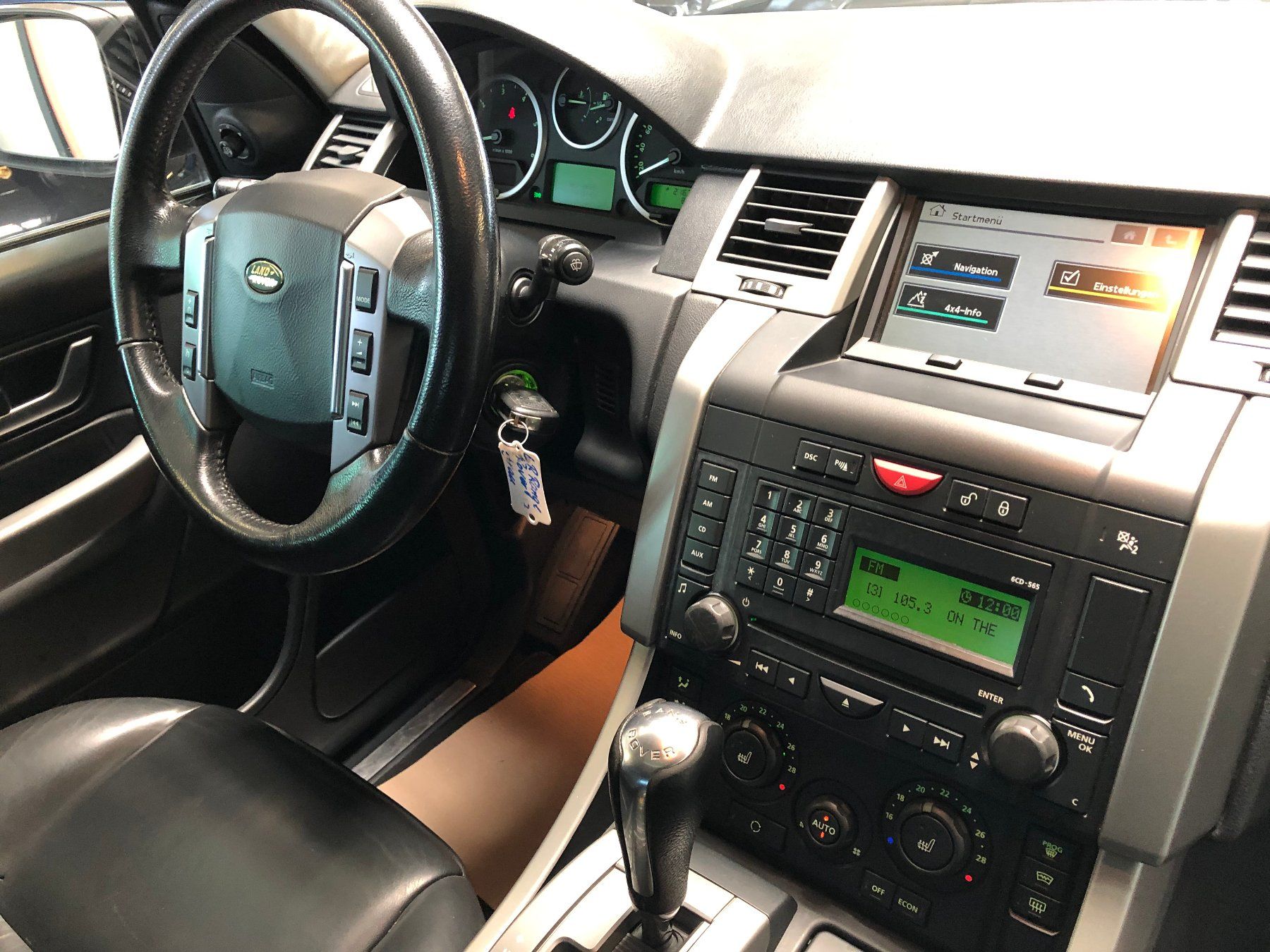 Land Rover Automobili: LAND ROVER Range Rover Sport 3.6 Td8 HSE Automatic – Usato da Gampelen venduto da Steuer0 9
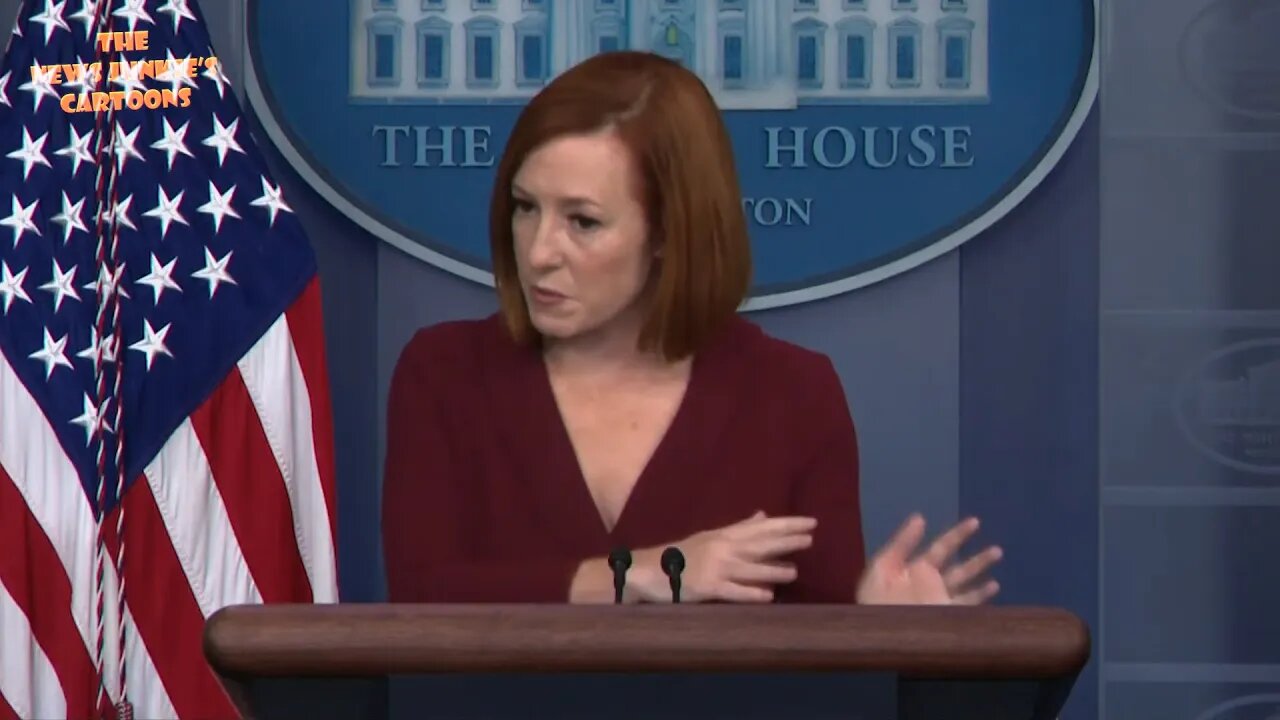 Psaki slams "vigilantes" with "assault weapons" after saying she can't comment on Rittenhouse trial.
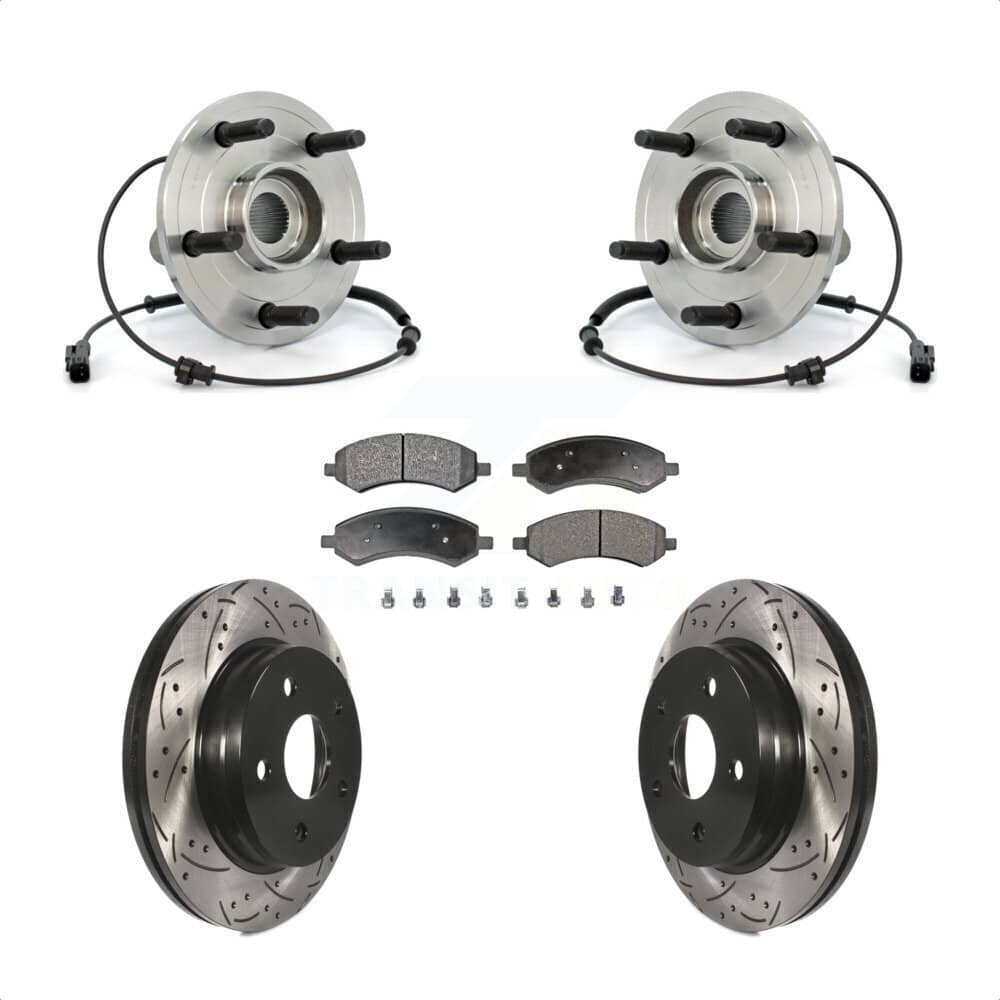 Transit Auto - KBB-103419 - Front Wheel Bearing and Hub Assembly Kits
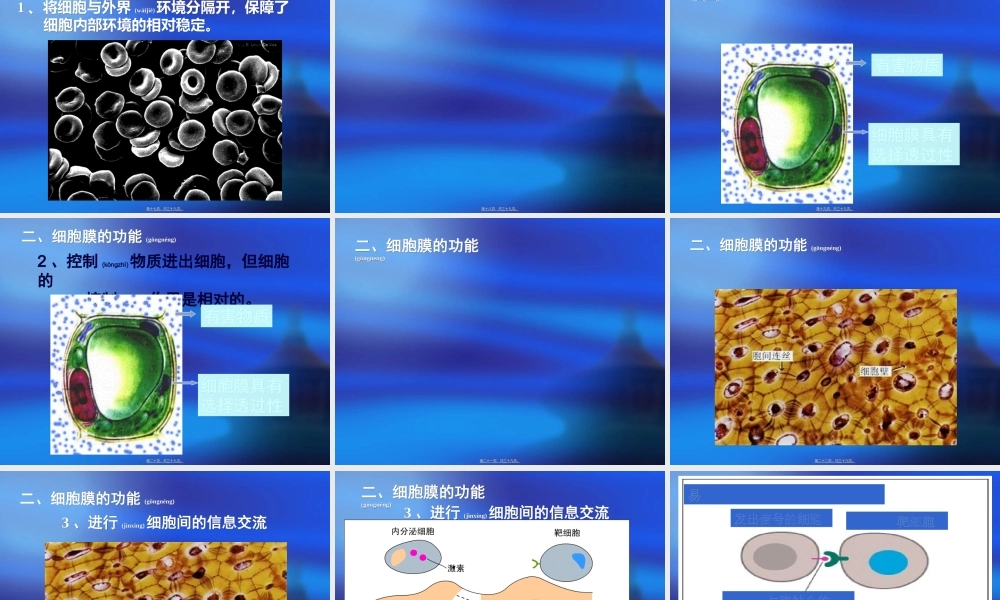 2022年医学专题—纤维素和果胶植物细胞的细胞壁.ppt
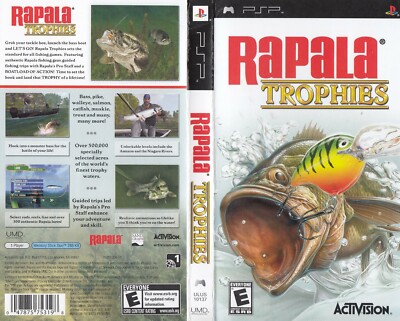 Rapala Trophies (Sony PSP, 2006) Let's Go Fishing! *NO MANUAL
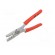 Tool: for crimping | insulated solder sleeves | 0.5÷16mm2 image 5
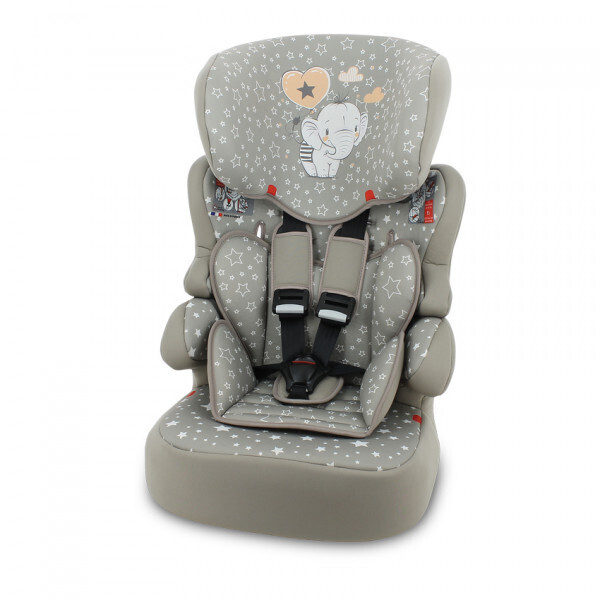 

Автокресло Lorelli X-Drive Plus Beige Elephant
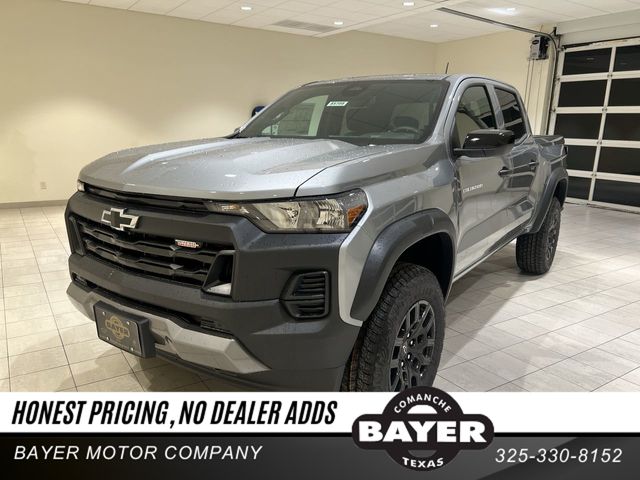 New 2026 Chevrolet Colorado Trail Boss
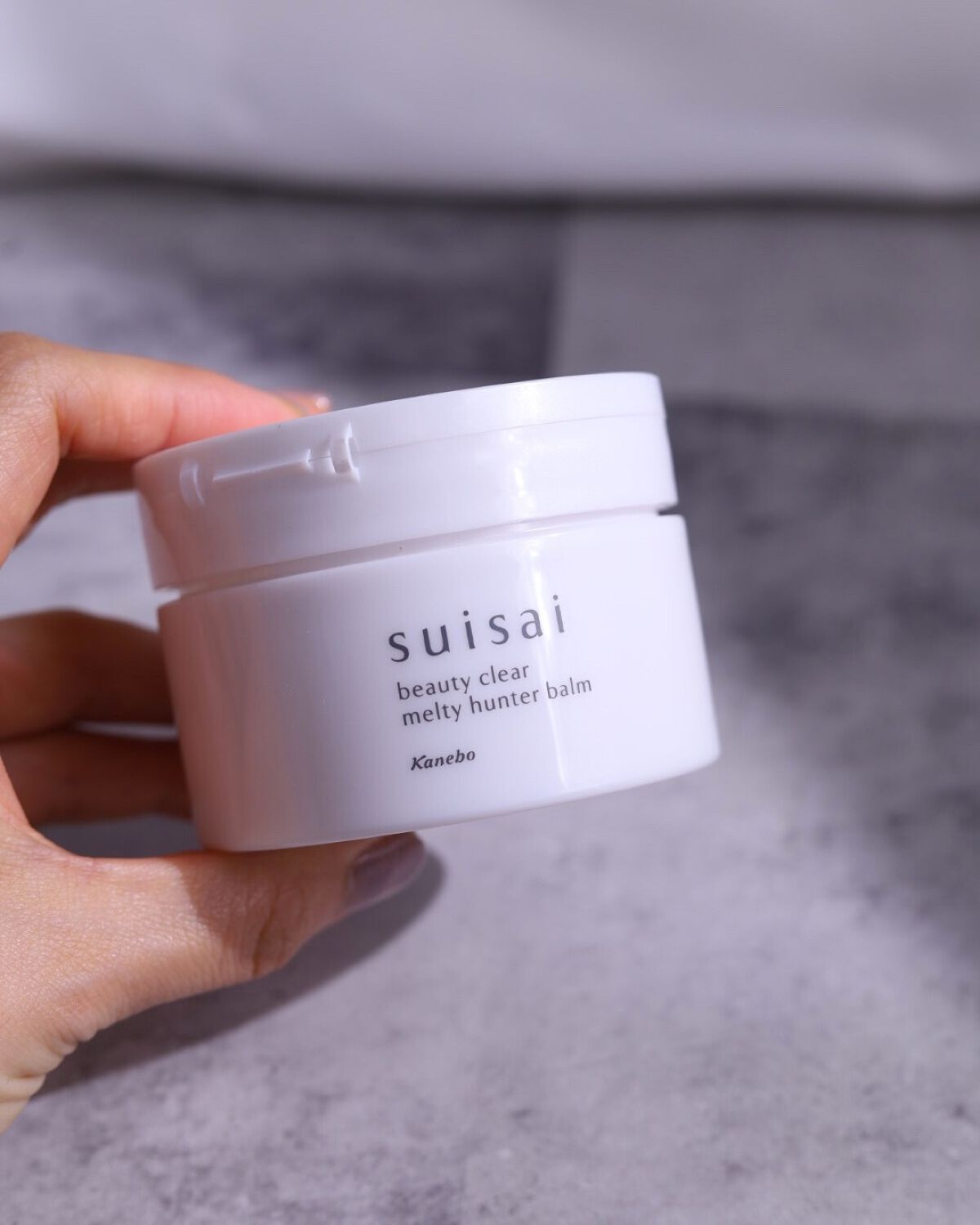 スイサイ ビューティクリア メルティハンターバーム/suisai/クレンジングバームを使ったクチコミ（2枚目）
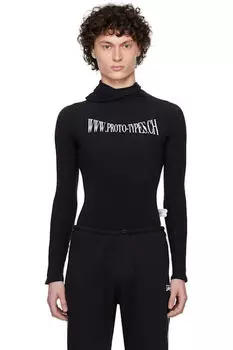 Черная толстовка с капюшоном Twisted Website Prototypes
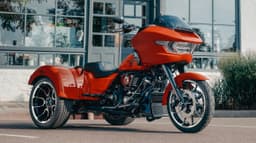 Static image of the 2026 Harley-Davidson Road Glide 3
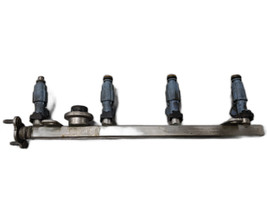 Fuel Injectors Set With Rail From 2009 Kia Optima LX 2.4 353102G300 - $68.95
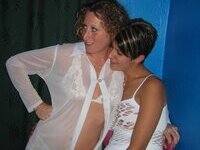 Two swinger MILFs sexlife pics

- - - -

§ Task goal
None of the pictures should appear; copy the rest of the material above exactly.

§ Output of the exercise
 Land Rover Automobili: LAND ROVER Range Rover Sport 3.6 Td8 HSE Automatic – Usato da Gampelen venduto da Steuer0 9
 Psaki slams "vigilantes" with "assault weapons" after saying she can't comment on Rittenhouse trial.
 Transit Auto - KBB-103419 - Front Wheel Bearing and Hub Assembly Kits
 2022年医学专题—纤维素和果胶植物细胞的细胞壁.ppt
 Rapala Trophies (Sony PSP, 2006) Let's Go Fishing! *NO MANUAL
 Tool: for crimping | insulated solder sleeves | 0.5÷16mm2 image 5

Автокресло Lorelli X-Drive Plus Beige Elephant
 New 2026 Chevrolet Colorado Trail Boss
 スイサイ ビューティクリア メルティハンターバーム/suisai/クレンジングバームを使ったクチコミ（2枚目）
 Черная толстовка с капюшоном Twisted Website Prototypes
 Static image of the 2026 Harley-Davidson Road Glide 3
 Fuel Injectors Set With Rail From 2009 Kia Optima LX 2.4 353102G300 - $68.95
 Two swinger MILFs sexlife pics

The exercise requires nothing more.